2012; European Respiratory Society; Volume: 40; Linguagem: Inglês

Autores

Alison Church, Misba Beerahee, Jean Brooks, Rashmi Mehta, Palvi Shah,

Tópico(s)

Chronic Obstructive Pulmonary Disease (COPD) Research

Resumo

Introduction: Dose differentiation is important in selecting COPD treatments. Objective: Characterize umeclidinium (UMEC), a long-acting muscarinic antagonist, dose response in COPD patients. Methods: Randomized, double blind, placebo controlled, crossover study. Subjects were randomized to a sequence of 3 treatments for 7 days separated by a 10–14 day washout. Four once-daily (OD) UMEC doses (15.6, 31.25, 62.5, 125mcg) or 2 twice-daily (BID) doses (15.6, 31.25mcg) were administered via dry powder inhaler.
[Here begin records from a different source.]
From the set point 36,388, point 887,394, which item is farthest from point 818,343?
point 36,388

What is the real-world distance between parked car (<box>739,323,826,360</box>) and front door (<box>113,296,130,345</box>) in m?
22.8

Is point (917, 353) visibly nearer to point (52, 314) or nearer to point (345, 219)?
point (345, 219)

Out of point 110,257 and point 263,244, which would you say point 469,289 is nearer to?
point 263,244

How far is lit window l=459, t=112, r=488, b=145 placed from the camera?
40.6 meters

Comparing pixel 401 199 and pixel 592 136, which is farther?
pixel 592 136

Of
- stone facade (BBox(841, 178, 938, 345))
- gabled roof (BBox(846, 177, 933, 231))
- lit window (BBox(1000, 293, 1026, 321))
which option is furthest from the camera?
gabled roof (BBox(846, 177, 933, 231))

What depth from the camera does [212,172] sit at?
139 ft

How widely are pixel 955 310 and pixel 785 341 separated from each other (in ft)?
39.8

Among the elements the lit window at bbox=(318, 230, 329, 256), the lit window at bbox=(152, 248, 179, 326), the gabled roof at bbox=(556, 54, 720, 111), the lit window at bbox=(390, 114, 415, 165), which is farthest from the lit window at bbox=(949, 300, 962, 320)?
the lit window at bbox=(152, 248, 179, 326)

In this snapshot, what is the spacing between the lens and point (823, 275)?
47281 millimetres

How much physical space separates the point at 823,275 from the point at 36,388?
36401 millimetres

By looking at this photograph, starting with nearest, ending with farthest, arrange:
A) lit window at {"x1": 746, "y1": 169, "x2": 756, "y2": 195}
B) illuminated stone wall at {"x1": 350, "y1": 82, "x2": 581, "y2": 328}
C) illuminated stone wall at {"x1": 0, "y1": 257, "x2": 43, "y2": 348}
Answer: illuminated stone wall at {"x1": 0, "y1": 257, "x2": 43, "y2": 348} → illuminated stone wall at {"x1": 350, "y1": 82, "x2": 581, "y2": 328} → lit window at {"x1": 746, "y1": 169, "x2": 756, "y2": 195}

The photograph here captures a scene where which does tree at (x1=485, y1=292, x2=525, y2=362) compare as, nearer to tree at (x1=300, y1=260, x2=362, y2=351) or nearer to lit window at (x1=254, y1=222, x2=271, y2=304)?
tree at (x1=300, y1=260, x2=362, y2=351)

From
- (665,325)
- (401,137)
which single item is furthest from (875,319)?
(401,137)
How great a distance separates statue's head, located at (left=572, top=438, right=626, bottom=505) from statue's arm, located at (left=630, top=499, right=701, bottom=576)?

Tiotropium (18mcg) was an active control. Primary endpoint was morning trough FEV 1 on Day 8; population model analysis was applied with ANCOVA. Serial FEV 1 , pharmacokinetics and safety were examined. Post hoc analysis of the primary endpoint was performed without one investigative site due to poor study practices. Results: 163 subjects (mean age 59.5yrs, 52% female) were randomized. Emax dose response in trough FEV 1 was characterized with OD dose ordering of UMEC 125>62.5>31.25=15.6mcg. A high potency ED50 (37mcg, 95% CI: 18–57, OD regimen) was estimated. Post hoc results were similar. 125mcg OD had more consistent increases in FEV 1 from baseline across serial timepoints over 24h compared with other UMEC doses and tiotropium. No advantage of BID over OD dosing was observed. Drug absorption and elimination were rapid. AEs were highest with UMEC 125mcg OD (18%), placebo (8%), tiotropium (4%), other UMEC doses (5–12%). Two non-drug related, non-fatal SAEs (acute respiratory failure, 15.6mcg OD; myocardial infarction, 31.25mcg OD) were reported. Conclusions: Dose response for umeclidinium was in the order 125>62.5>31.25=15.6mcg; a once-daily dosing interval was confirmed. GlaxoSmithKline funded (AC4115321; NCT01372410).